CS 8803 DRL: Deep Reinforcement Learning

Course Logistics

Instructor: Animesh Garg (office: CODA S1145)
Teaching Assistants: Jeremy Collins, Mili Das, Jenny (Hye-Young) Chung
Canvas will be used to take quizzes, view grades and view assignments.
EdStem: should be your first stop for questions and announcements.
Lecture: Monday / Wednesday - 3:30 PM - 4:45 PM - Instructional Center Room 111
Office Hours:

Animesh Garg: Monday 4:45 PM - 5:45 PM
TAs: Monday 3:00 PM - 4:00 PM (Zoom Link)

Course Overview

Description

Robots of the future will need to operate autonomously in unstructured and unseen environments. It is imperative that these systems are built on intelligent and adaptive algorithms. Learning by interaction through reinforcement offers a natural mechanism to postulate these problems.

This graduate-level seminar course will cover topics and new research frontiers in reinforcement learning (RL). Planned topics include: Model-Based and Model-Free RL, Policy Search, Monte Carlo Tree Search, off-policy evaluation, temporal abstraction/hierarchical approaches, inverse reinforcement learning and imitation learning.

Learning objectives

At the end of this course, you will:

Acquire familiarity with state of the art in RL
Articulate limitations of current work, identify open frontiers, and scope research projects.
Constructively critique research papers, and deliver a tutorial style presentation.
Work on a research based project, implement & evaluate experimental results, and discuss future work in a project paper.

Textbooks and Resources

There is no official textbook for the class.

A number of the supporting readings will come from: Reinforcement Learning: An Introduction, Sutton and Barto, 2nd Edition. This is available for free here and references will refer to the final pdf version available here.

Some other additional references that may be useful are listed below:

Additional Resources from similar courses.

Prerequisites

You need to be comfortable with:

introductory machine learning concepts (CS 4644/7643/7641)
linear algebra
basic multivariable calculus
intro to probability You also need to have strong programming skills in Python.

Note: if you don’t meet all the prerequisites above please discuss with the instructor after class.

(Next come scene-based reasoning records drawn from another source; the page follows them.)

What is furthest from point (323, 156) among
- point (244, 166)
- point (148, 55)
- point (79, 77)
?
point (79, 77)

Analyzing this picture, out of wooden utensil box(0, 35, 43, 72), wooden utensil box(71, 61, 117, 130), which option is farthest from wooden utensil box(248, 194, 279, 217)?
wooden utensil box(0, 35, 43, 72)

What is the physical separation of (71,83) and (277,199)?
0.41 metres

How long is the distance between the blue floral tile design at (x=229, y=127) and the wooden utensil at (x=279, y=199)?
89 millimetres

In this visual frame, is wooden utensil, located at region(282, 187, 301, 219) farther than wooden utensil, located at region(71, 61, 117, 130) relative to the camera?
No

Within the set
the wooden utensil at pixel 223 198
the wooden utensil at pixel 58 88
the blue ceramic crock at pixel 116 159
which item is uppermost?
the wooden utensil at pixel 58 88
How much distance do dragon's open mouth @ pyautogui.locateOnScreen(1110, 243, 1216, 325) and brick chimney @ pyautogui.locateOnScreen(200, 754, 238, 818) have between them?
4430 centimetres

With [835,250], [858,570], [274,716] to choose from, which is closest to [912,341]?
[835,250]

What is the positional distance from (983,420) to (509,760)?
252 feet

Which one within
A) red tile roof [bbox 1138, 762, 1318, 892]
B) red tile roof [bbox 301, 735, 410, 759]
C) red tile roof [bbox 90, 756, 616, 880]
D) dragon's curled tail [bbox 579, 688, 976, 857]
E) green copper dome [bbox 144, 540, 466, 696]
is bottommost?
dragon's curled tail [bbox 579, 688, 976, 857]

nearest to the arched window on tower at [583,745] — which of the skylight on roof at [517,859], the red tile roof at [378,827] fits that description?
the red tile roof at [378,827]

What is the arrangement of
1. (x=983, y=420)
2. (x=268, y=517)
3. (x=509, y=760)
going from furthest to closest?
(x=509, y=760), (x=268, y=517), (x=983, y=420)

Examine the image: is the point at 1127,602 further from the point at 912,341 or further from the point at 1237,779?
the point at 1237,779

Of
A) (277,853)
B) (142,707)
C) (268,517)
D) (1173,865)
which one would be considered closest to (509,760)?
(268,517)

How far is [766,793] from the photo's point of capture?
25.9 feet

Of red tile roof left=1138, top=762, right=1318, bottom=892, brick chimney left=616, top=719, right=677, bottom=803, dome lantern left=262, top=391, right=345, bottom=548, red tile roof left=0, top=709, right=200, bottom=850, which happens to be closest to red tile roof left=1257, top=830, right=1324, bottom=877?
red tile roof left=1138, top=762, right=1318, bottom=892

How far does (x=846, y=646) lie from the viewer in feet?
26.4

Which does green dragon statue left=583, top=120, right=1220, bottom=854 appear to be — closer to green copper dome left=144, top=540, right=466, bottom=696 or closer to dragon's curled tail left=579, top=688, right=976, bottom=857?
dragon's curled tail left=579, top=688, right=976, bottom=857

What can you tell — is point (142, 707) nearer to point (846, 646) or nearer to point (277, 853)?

Optional, but recommended: experience with neural networks and introductory-level familiarity with reinforcement learning and control.

Grading

Homeworks: 60%
- Four homework assignments
- Programming + Short questions
Paper presentation and implementation: 30%
- Presentation (30 mins): 10%
- Write up with critique and follow-ups: 5%
- Hands-on-implementation + notebook: 15%
Quizzes and participation (live only): 10%

Late Policy

You have a total of 4 late days to use across all homework assignments with no penalty. After those are exhausted, each additional late day incurs a 20% deduction (rounded up, e.g., 2 days and 1 minute late = 60% penalty). Late submissions for the paper presentation and implementation will not be accepted.